__Task goal__.
Write the listing out again in full. Every character must match.

__Task inputs__.
************

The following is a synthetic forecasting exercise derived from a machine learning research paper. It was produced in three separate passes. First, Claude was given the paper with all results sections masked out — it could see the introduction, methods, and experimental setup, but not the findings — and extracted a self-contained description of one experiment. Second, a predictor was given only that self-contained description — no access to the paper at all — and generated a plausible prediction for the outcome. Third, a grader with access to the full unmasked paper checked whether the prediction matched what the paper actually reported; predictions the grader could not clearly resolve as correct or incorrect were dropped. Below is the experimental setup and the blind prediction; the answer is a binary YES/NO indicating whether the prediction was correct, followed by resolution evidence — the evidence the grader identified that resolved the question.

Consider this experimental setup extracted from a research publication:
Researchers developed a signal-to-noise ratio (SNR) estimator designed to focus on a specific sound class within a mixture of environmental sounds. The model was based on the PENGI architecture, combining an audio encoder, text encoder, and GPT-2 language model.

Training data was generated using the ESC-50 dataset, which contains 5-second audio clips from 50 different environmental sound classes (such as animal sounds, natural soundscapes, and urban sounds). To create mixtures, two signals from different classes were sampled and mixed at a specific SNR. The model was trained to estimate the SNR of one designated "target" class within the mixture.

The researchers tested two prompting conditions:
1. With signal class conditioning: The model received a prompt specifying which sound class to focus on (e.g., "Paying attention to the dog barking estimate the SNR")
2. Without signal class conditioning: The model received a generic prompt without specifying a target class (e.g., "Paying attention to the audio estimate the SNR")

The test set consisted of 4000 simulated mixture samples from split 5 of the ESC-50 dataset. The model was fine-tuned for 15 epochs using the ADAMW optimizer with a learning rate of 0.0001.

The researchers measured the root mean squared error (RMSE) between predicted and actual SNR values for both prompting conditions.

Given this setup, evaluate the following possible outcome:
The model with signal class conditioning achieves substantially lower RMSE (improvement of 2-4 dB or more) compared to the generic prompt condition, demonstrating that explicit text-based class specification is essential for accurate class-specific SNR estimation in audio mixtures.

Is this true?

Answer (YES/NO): YES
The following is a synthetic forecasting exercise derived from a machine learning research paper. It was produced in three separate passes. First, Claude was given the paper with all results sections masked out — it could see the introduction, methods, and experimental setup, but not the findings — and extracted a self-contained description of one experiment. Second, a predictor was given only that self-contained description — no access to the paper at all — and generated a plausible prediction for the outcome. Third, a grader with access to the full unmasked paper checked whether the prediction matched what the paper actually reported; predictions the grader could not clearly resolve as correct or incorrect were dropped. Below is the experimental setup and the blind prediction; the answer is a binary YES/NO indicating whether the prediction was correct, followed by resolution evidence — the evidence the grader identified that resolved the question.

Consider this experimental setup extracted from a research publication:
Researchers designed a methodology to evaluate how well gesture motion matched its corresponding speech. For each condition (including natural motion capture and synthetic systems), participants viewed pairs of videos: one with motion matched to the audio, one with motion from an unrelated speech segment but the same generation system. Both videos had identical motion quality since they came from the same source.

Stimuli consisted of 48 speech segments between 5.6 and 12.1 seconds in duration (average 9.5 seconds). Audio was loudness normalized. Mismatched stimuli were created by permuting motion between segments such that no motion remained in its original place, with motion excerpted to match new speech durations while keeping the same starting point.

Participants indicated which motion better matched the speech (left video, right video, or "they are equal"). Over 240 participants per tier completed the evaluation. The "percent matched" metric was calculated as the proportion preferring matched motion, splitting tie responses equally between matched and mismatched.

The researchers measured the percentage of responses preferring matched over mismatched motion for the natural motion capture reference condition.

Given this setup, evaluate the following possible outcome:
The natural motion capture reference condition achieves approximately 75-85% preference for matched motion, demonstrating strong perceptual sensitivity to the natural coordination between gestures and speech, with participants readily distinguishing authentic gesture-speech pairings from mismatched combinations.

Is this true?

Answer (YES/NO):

************

__Result for this task__.
The following is a synthetic forecasting exercise derived from a machine learning research paper. It was produced in three separate passes. First, Claude was given the paper with all results sections masked out — it could see the introduction, methods, and experimental setup, but not the findings — and extracted a self-contained description of one experiment. Second, a predictor was given only that self-contained description — no access to the paper at all — and generated a plausible prediction for the outcome. Third, a grader with access to the full unmasked paper checked whether the prediction matched what the paper actually reported; predictions the grader could not clearly resolve as correct or incorrect were dropped. Below is the experimental setup and the blind prediction; the answer is a binary YES/NO indicating whether the prediction was correct, followed by resolution evidence — the evidence the grader identified that resolved the question.

Consider this experimental setup extracted from a research publication:
Researchers developed a signal-to-noise ratio (SNR) estimator designed to focus on a specific sound class within a mixture of environmental sounds. The model was based on the PENGI architecture, combining an audio encoder, text encoder, and GPT-2 language model.

Training data was generated using the ESC-50 dataset, which contains 5-second audio clips from 50 different environmental sound classes (such as animal sounds, natural soundscapes, and urban sounds). To create mixtures, two signals from different classes were sampled and mixed at a specific SNR. The model was trained to estimate the SNR of one designated "target" class within the mixture.

The researchers tested two prompting conditions:
1. With signal class conditioning: The model received a prompt specifying which sound class to focus on (e.g., "Paying attention to the dog barking estimate the SNR")
2. Without signal class conditioning: The model received a generic prompt without specifying a target class (e.g., "Paying attention to the audio estimate the SNR")

The test set consisted of 4000 simulated mixture samples from split 5 of the ESC-50 dataset. The model was fine-tuned for 15 epochs using the ADAMW optimizer with a learning rate of 0.0001.

The researchers measured the root mean squared error (RMSE) between predicted and actual SNR values for both prompting conditions.

Given this setup, evaluate the following possible outcome:
The model with signal class conditioning achieves substantially lower RMSE (improvement of 2-4 dB or more) compared to the generic prompt condition, demonstrating that explicit text-based class specification is essential for accurate class-specific SNR estimation in audio mixtures.

Is this true?

Answer (YES/NO): YES
The following is a synthetic forecasting exercise derived from a machine learning research paper. It was produced in three separate passes. First, Claude was given the paper with all results sections masked out — it could see the introduction, methods, and experimental setup, but not the findings — and extracted a self-contained description of one experiment. Second, a predictor was given only that self-contained description — no access to the paper at all — and generated a plausible prediction for the outcome. Third, a grader with access to the full unmasked paper checked whether the prediction matched what the paper actually reported; predictions the grader could not clearly resolve as correct or incorrect were dropped. Below is the experimental setup and the blind prediction; the answer is a binary YES/NO indicating whether the prediction was correct, followed by resolution evidence — the evidence the grader identified that resolved the question.

Consider this experimental setup extracted from a research publication:
Researchers designed a methodology to evaluate how well gesture motion matched its corresponding speech. For each condition (including natural motion capture and synthetic systems), participants viewed pairs of videos: one with motion matched to the audio, one with motion from an unrelated speech segment but the same generation system. Both videos had identical motion quality since they came from the same source.

Stimuli consisted of 48 speech segments between 5.6 and 12.1 seconds in duration (average 9.5 seconds). Audio was loudness normalized. Mismatched stimuli were created by permuting motion between segments such that no motion remained in its original place, with motion excerpted to match new speech durations while keeping the same starting point.

Participants indicated which motion better matched the speech (left video, right video, or "they are equal"). Over 240 participants per tier completed the evaluation. The "percent matched" metric was calculated as the proportion preferring matched motion, splitting tie responses equally between matched and mismatched.

The researchers measured the percentage of responses preferring matched over mismatched motion for the natural motion capture reference condition.

Given this setup, evaluate the following possible outcome:
The natural motion capture reference condition achieves approximately 75-85% preference for matched motion, demonstrating strong perceptual sensitivity to the natural coordination between gestures and speech, with participants readily distinguishing authentic gesture-speech pairings from mismatched combinations.

Is this true?

Answer (YES/NO):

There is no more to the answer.